**Page excerpt**

———

Concurrency, was Re: Doh! Stupid Programming Mistakes <humor>

Levi Pearson levi at cold.org
Fri Oct 27 15:13:53 MDT 2006


On Oct 27, 2006, at 2:10 PM, Bryan Sant wrote:
>
> This is what J2EE set out to solve for the masses.  With the original
> J2EE systems, things were complex, but the hope was to encapsulate a
> uniform way to work with local and remote objects (among other
> things).  I've always found this to be a worthy and interesting goal.
> Enterprise Java Beans (EJBs) could be configured as a local or remote
> resource, and their role could be easily switched.  Remote
> communication could be done with a messaging protocol (which would
> work similar to MPI), or with RMI (actually RMI-IIOP, which is
> actually CORBA).
>
> The new JEE 1.5 specification has really simplified things compared to
> prior J2EE complexity evilness.  You just add one-liner annotations to
> your plain-jane objects, which gives your JEE container clues about
> what services you want that object surrounded with.
>
> Whether you like or hate the implementation specifics of JEE, I still
> think the concept is cool.  Distributed computing is neato.


I don't know the implementation specifics of J2EE to know how I like  
them, at least aside from their reputation of being rather complex.   
The name 'Enterprise Java Bean' itself leaves a bad taste in my  
mouth; it's entirely free of content and sounds like it was contrived  
by a marketing guy who thought he was really clever.  But that's  
beside the point.  I should probably look into them at some point,  
especially if the complexity has decreased.

Distributed computing is indeed pretty cool, and it's still a very  
open research area.  I had a fun conversation with Peter Van Roy[1]  
about it after his BYU Colloquium presentation; I wanted him to give  
his talk on distributed computing, but everyone else wanted his talk  
on CS education.  I didn't have any insights to contribute during our  
conversation, and I'm sure I didn't get but a small fraction of what  
he has to say out of him, but he did spark my interest in distributed  
computing and the issues involved.

Some platforms of interest for their ideas relating to distributed  
computing are Erlang, E (erights.org), the Mozart Programming System,  
and Inferno/Limbo.  Also interesting are the Linda extensions for C,  
Prolog, Java, etc.

———

**Given material**
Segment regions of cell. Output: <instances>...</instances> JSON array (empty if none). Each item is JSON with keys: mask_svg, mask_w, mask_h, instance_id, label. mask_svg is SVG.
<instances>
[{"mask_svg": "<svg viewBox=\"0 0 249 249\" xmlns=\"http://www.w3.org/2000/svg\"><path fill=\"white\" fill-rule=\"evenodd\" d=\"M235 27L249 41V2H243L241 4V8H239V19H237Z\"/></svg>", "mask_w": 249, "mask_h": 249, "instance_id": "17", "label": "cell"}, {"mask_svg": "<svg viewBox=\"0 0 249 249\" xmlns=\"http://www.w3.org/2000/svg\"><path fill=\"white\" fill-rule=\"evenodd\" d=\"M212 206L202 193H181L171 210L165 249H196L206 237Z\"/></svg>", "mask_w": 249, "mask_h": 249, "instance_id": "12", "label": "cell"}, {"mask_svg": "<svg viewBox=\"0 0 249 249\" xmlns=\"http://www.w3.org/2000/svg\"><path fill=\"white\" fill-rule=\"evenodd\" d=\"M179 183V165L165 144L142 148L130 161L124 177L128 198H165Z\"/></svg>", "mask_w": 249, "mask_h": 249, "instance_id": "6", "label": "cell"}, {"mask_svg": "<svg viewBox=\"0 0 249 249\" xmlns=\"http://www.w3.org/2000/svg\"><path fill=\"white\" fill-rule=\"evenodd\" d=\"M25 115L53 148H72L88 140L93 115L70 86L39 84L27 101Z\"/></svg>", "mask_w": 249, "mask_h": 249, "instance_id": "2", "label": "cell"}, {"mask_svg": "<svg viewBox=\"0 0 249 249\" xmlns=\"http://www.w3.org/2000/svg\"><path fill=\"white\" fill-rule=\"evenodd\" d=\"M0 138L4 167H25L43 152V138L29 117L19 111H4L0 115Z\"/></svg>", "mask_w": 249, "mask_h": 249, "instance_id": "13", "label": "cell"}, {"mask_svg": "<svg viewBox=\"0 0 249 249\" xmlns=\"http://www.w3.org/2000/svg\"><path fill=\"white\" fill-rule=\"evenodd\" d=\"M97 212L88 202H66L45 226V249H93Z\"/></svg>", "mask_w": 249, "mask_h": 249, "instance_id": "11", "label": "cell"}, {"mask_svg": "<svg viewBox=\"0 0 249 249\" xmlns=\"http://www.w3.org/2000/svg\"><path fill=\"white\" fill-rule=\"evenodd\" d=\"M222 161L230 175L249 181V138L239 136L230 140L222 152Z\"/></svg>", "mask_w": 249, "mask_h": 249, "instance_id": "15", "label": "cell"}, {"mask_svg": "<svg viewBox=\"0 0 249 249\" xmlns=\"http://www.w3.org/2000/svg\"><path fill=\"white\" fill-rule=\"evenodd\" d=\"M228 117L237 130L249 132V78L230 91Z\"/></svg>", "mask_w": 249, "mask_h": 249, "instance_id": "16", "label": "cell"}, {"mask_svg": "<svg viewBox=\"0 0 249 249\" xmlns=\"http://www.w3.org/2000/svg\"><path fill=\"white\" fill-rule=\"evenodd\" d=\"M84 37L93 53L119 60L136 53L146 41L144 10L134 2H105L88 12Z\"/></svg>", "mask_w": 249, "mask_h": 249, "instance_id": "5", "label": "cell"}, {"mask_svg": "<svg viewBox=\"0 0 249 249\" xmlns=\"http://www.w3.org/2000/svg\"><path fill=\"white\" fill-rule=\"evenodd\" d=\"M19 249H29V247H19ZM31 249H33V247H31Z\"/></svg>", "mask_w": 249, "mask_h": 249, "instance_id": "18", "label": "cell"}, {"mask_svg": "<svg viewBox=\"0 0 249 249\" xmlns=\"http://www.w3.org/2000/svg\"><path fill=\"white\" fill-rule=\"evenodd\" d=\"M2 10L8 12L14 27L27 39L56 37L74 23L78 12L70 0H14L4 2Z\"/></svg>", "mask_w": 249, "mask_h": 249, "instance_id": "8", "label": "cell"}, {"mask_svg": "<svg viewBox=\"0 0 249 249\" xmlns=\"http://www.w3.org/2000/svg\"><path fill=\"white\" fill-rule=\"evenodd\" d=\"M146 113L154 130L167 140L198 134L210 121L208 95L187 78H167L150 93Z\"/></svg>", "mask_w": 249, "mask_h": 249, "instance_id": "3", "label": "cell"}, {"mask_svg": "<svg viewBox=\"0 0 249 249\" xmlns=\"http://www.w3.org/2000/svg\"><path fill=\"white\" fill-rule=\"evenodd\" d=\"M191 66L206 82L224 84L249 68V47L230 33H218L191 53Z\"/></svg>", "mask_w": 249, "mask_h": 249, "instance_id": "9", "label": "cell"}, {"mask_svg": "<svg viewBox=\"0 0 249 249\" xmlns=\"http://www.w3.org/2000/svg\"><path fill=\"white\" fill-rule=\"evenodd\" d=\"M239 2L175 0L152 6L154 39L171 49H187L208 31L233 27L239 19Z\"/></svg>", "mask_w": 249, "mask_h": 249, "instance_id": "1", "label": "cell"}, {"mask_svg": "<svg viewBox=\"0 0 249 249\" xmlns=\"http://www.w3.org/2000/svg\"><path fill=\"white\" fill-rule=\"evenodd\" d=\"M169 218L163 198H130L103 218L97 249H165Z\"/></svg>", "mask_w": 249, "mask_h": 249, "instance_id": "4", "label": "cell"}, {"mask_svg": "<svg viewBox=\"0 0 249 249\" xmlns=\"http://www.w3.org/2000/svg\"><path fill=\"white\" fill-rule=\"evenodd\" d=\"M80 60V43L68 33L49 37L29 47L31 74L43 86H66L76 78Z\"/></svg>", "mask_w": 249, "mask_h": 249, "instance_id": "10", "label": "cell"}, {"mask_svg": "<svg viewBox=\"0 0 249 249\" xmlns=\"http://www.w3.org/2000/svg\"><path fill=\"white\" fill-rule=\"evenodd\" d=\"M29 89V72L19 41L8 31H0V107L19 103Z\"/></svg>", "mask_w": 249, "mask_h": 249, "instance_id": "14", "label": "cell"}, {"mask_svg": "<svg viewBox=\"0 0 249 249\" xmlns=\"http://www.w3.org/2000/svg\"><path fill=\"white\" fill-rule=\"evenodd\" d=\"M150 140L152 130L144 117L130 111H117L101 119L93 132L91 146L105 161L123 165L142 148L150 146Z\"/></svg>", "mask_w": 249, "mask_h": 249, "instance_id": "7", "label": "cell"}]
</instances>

———

**Written tasks**
#1 In the mailing list post on distributed computing, what did everyone else want Peter Van Roy's talk to be about?
#2 List the platforms that the mailing list post on distributed computing names as being of interest for their ideas relating to distributed computing.
#3 Summarize the mailing list post on distributed computing in two sentences.

**Task-by-task answers**
#1 CS education.

#2
- Erlang
- E (erights.org)
- the Mozart Programming System
- Inferno/Limbo

#3 Replying to a message about J2EE and the simpler JEE 1.5, the writer admits not knowing J2EE's implementation specifics, dislikes the name "Enterprise Java Bean," and plans to look into them at some point, especially if the complexity has decreased. The writer calls distributed computing cool and still a very open research area, credits a conversation with Peter Van Roy with sparking an interest in it, and names Erlang, E, the Mozart Programming System, Inferno/Limbo, and the Linda extensions as interesting.